**Vorliegender Auszug**:
:::

Nach langem Zureden konnte sich der Herausgeber unter der tatkräftigen Mitarbeit von Frau Bossard-Borner wieder entschliessen, das Werk fertig zu erstellen. Zudem gelang es, die Jugendbriefe Segessers aus den Jahren 1827–1841 in das Gesamtwerk (Bd. IX) zu integrieren. Diese Jugendbriefe hatten bei Editionsbeginn noch nicht zur Verfügung gestanden.

Jetzt ist das Werk zu einem guten Ende gelangt. Drei Staatsarchivare Dr. Fritz Glauser, Dr. Anton Gössi und seit 2007 Dr. Jürg Schmutz waren dem Unternehmen treue Helfer und Begleiter.

Der VII. Band, der die Jahre 1876–1878 umfasst, schildert den Kampf Segessers für die römisch-katholische Kirche, die im Kulturkampf schärfsten Angriffen ausgesetzt war. Die Schweizer Katholiken wurden als Bürger 2. Klasse betrachtet und von den Radikalen dementsprechend behandelt. Segesser versuchte als erfahrener Politiker, den Kanton Luzern geschickt durch die heftigen Wogen des Kulturkampfes zu steuern und einen gemässigten Kurs zu fahren, allen widrigen Winden zum Trotz. Sowohl die extremen Kreise seiner eigenen Partei wie auch die scharfmacherischen Liberalen und insbesondere die christkatholische Bewegung auf der anderen Seite machten ihm Schwierigkeiten. Dazu hatte Segesser intensiv über die eigene Kirche nachgedacht und war zu einer eigenständigen Haltung gelangt. Im römisch geprägten Ultramontanismus samt dem Unfehlbarkeitsdogma auf dem Ersten Vatikanum sah er Gefahren, denen es zu wehren galt. Seine ernsthaften Bedenken drückte er unter anderem in seiner Schrift Der Kulturkampf aus. Solange diese Publikation nur auf Deutsch veröffentlicht wurde, löste sie kein grosses Echo aus. Kaum war die Schrift durch eine belgische Hofdame ins Französische übersetzt worden, stach sie französischen und belgischen Ultramontanen in die Nase und rief auch freiburgische Heisssporne auf den Plan. Die Schrift wurde auf den Index gesetzt. Es brauchte massive Interventionen gemässigter Luzerner Kreise, um die drohende Publikation zu verhindern. Denn eine solche Veröffentlichung hätte Segesser beim katholischen Luzerner Volk unmöglich gemacht. Ein sofortiger Rückzug aus dem öffentlichen Leben als Nationalrat in Bern wie aus dem Regierungsamt in Luzern wäre die Folge gewesen. Die massiven Interventionen in Rom hatten Erfolg. Die Indizierung erfolgte zwar, wurde aber nicht publiziert.

:::

**Aufgabe 1**: Fasse im Auszug über die Segesser-Edition den Absatz, der mit „Der VII. Band, der die Jahre 1876–1878 umfasst“ beginnt, als kurze Liste zusammen und behalte dabei seine wesentlichen Fakten bei.
**Aufgabe 2**: Schreibe den Auszug über die Segesser-Edition im Anschluss an seinen letzten Satz weiter.

**Bereitgestellte Angaben**:
:::

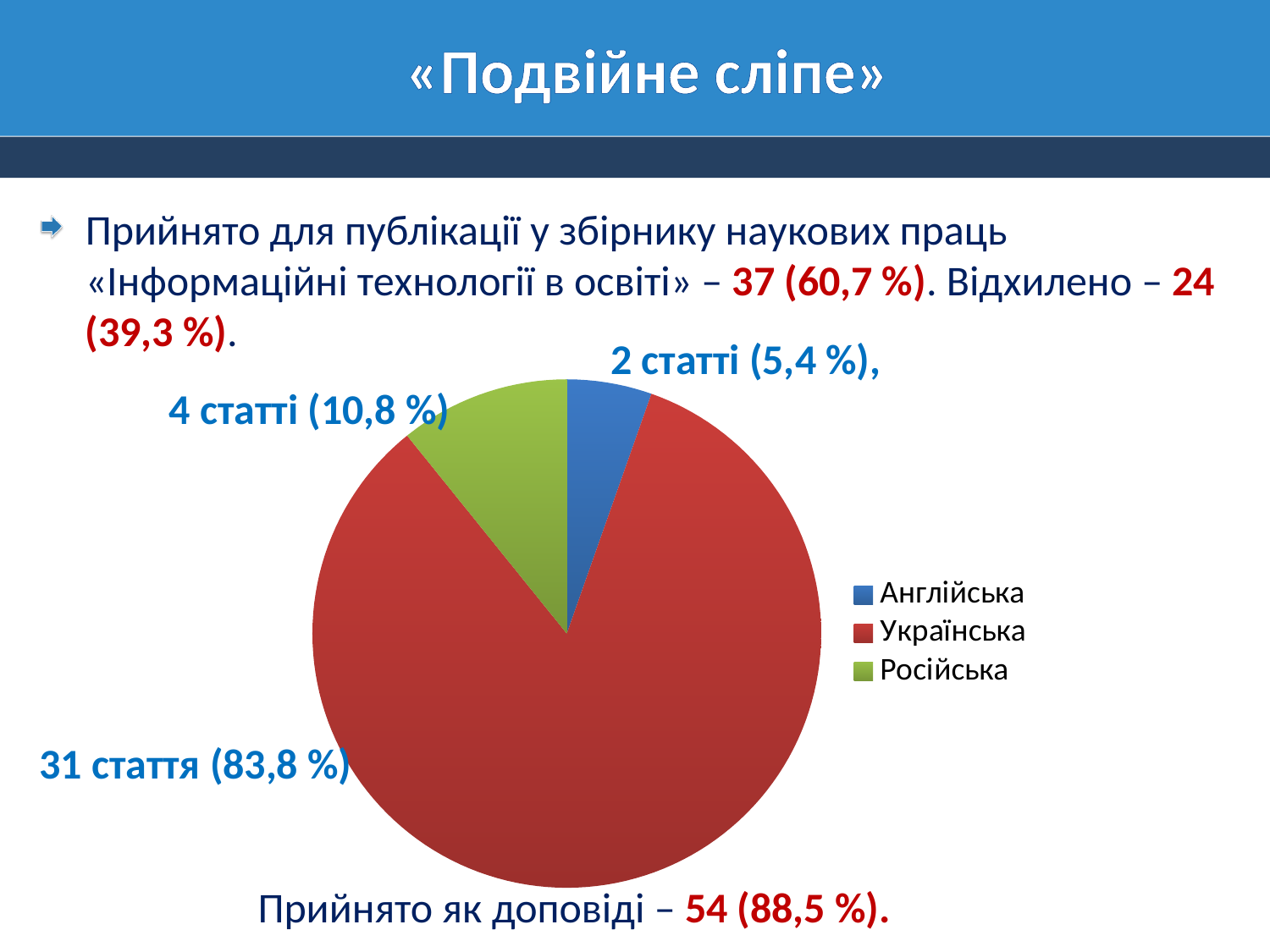
Which language has the largest slice of the pie? Українська Which colour represents Російська in the pie chart? green What share of the pie does the Англійська slice represent? 5,4 % How many articles does the Українська slice correspond to? 31 What share of the pie does the Російська slice represent? 10,8 % What kind of chart is shown on the slide? pie chart Which language has the smallest slice of the pie? Англійська What is the difference in number of articles between the Російська and Англійська slices? 2 What share of the pie does the Українська slice represent? 83,8 % How many slices does the pie chart have? 3 How many entries does the legend of the pie chart list? 3 How many articles does the Російська slice correspond to? 4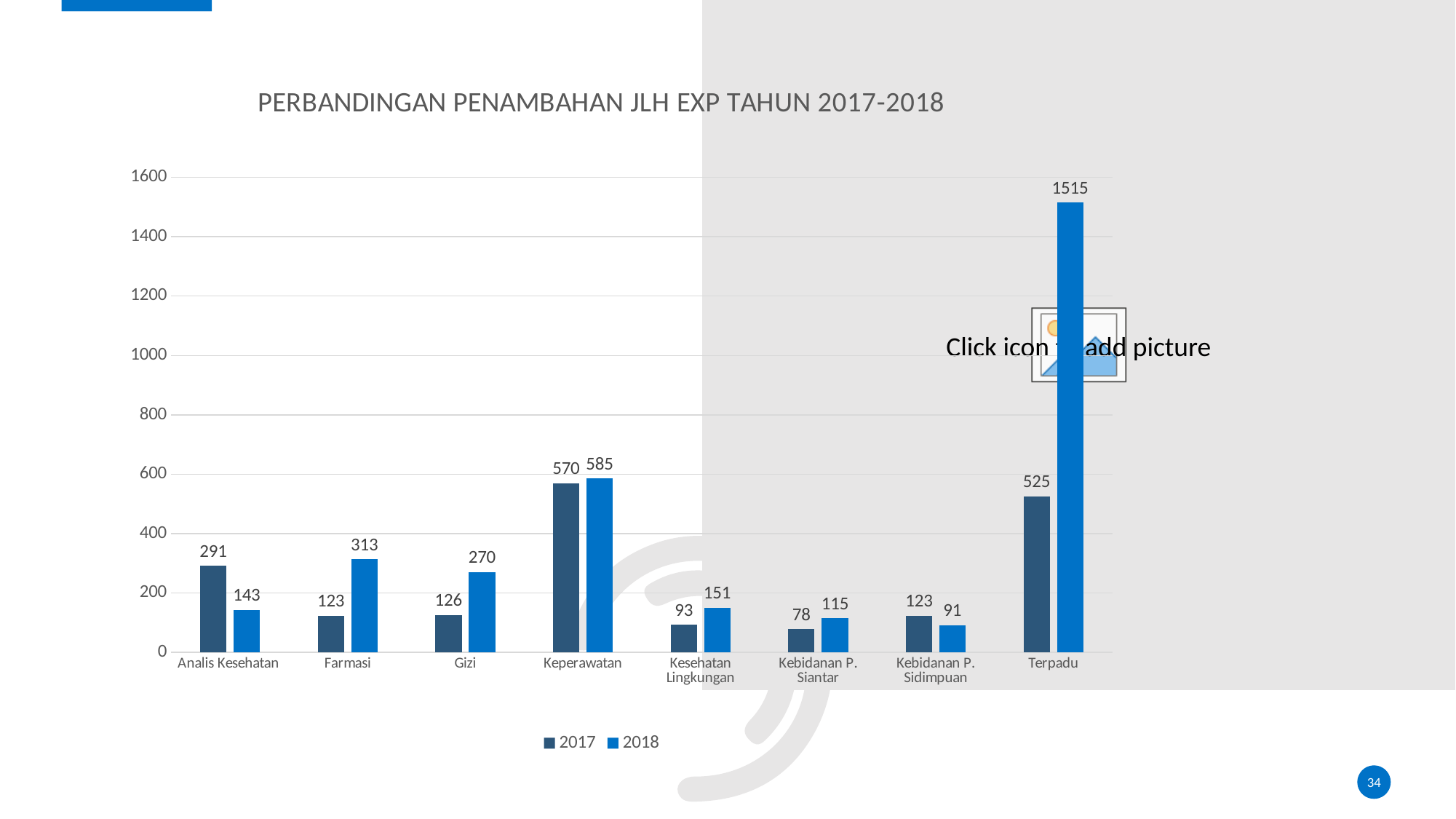
What is the difference between the 2018 and 2017 values for Terpadu? 990 Is the 2018 value for Keperawatan greater or less than 400? greater Which is larger for Kebidanan P. Sidimpuan, the 2017 value or the 2018 value? 2017 What is the title of the chart? PERBANDINGAN PENAMBAHAN JLH EXP TAHUN 2017-2018 What is the 2018 value for Terpadu? 1515 What kind of chart is shown on the slide? bar chart How many categories are shown on the x axis? 8 How many series does the legend list? 2 Which category has the highest 2017 value? Keperawatan What is the 2017 value for Analis Kesehatan? 291 What is the 2018 value for Kebidanan P. Siantar? 115 Which category has the lowest 2017 value? Kebidanan P. Siantar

:::

**Erwartete Antwort 1**:
Der VII. Band (1876–1878) zeigt Segessers Einsatz für die im Kulturkampf scharf angegriffene römisch-katholische Kirche:
- Die Schweizer Katholiken galten als Bürger 2. Klasse und wurden von den Radikalen entsprechend behandelt.
- Segesser steuerte den Kanton Luzern auf einem gemässigten Kurs. Schwierigkeiten machten ihm extreme Kreise der eigenen Partei, scharfmacherische Liberale und vor allem die christkatholische Bewegung.
- Er sah im Ultramontanismus und im Unfehlbarkeitsdogma des Ersten Vatikanums Gefahren. Seine Bedenken äusserte er unter anderem in der Schrift Der Kulturkampf.
- Auf Deutsch fand die Schrift wenig Echo. Erst die französische Übersetzung durch eine belgische Hofdame rief französische und belgische Ultramontane sowie freiburgische Heisssporne auf den Plan.
- Die Schrift wurde auf den Index gesetzt. Eine Veröffentlichung der Indizierung hätte Segesser beim katholischen Luzerner Volk unmöglich gemacht. Er hätte sich dann sofort als Nationalrat und aus dem Luzerner Regierungsamt zurückziehen müssen.
- Dank massiver Interventionen gemässigter Luzerner Kreise in Rom wurde die Indizierung zwar vollzogen, aber nicht publiziert.

**Erwartete Antwort 2**:
Im VIII. Band sind die Bemühungen Segessers um eine Lösung der total verfahrenen Solothurner Bistumsangelegenheit zu verfolgen. Seitdem 1873 die fünf radikalen Diözesanstände Bischof Lachat abgesetzt hatten, war das Bistum faktisch auf die zwei Kantone Luzern und Zug reduziert. Diese heikle Situation bewog die Luzerner Regierung, ihren kirchenpolitischen Experten Segesser zu beauftragen, einen Vorstoss bei der Diözesankonferenz zu unternehmen. Am 11. März 1878, drei Wochen nach der Wahl Leos XIII., schlug Luzern vor, das Gremium solle die Initiative ergreifen und sich um die Beilegung des Konfliktes bemühen. Die Kommission knüpfte auch Kontakte zum Bundesrat, dieser sondierte in Rom, und der Vatikan signalisierte Verhandlungsbereitschaft. Aber der Zeitpunkt für eine Lösung war noch nicht reif. Erst ein zweiter Anlauf, bei dem die Tessiner Verhältnisse in den Lösungsversuch miteinbezogen wurden, führte 1884 zum Erfolg. Bischof Lachat wechselte als Apostolischer Administrator in den Kanton Tessin, während Domprobst Friedrich Fiala Lachats Nachfolger in Solothurn wurde.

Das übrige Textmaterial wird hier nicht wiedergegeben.